__Task statement__. Output the exact lines that start at the one containing "はたらくくるまがいっぱい！" and continue to the last line of the entries below; do not output pictures.

┌─ Material supplied

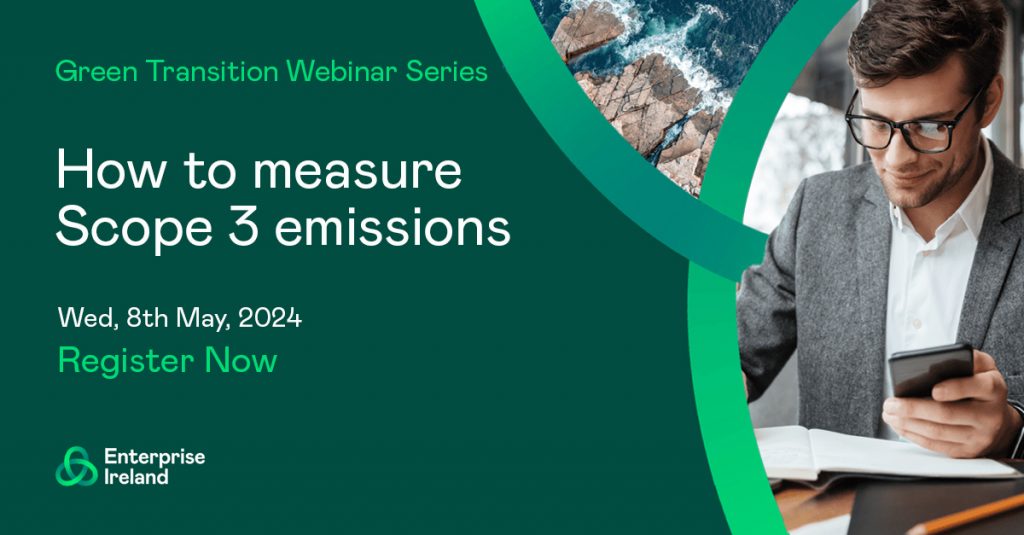 Green Transition Webinar Series

How to measure Scope 3 emissions

Wed, 8th May, 2024

Register Now

Enterprise Ireland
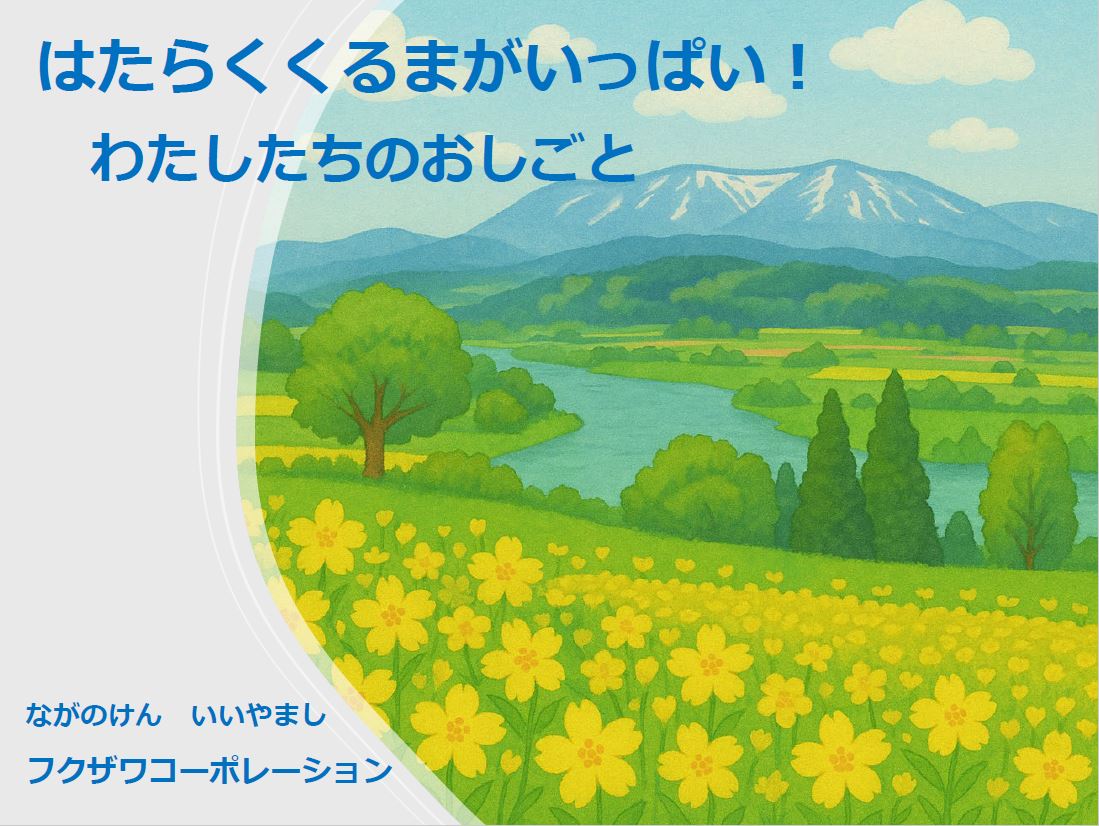 はたらくくるまがいっぱい！
わたしたちのおしごと

ながのけん　いいやまし
フクザワコーポレーション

└─

__Result for this exercise__.
 はたらくくるまがいっぱい！
わたしたちのおしごと

ながのけん　いいやまし
フクザワコーポレーション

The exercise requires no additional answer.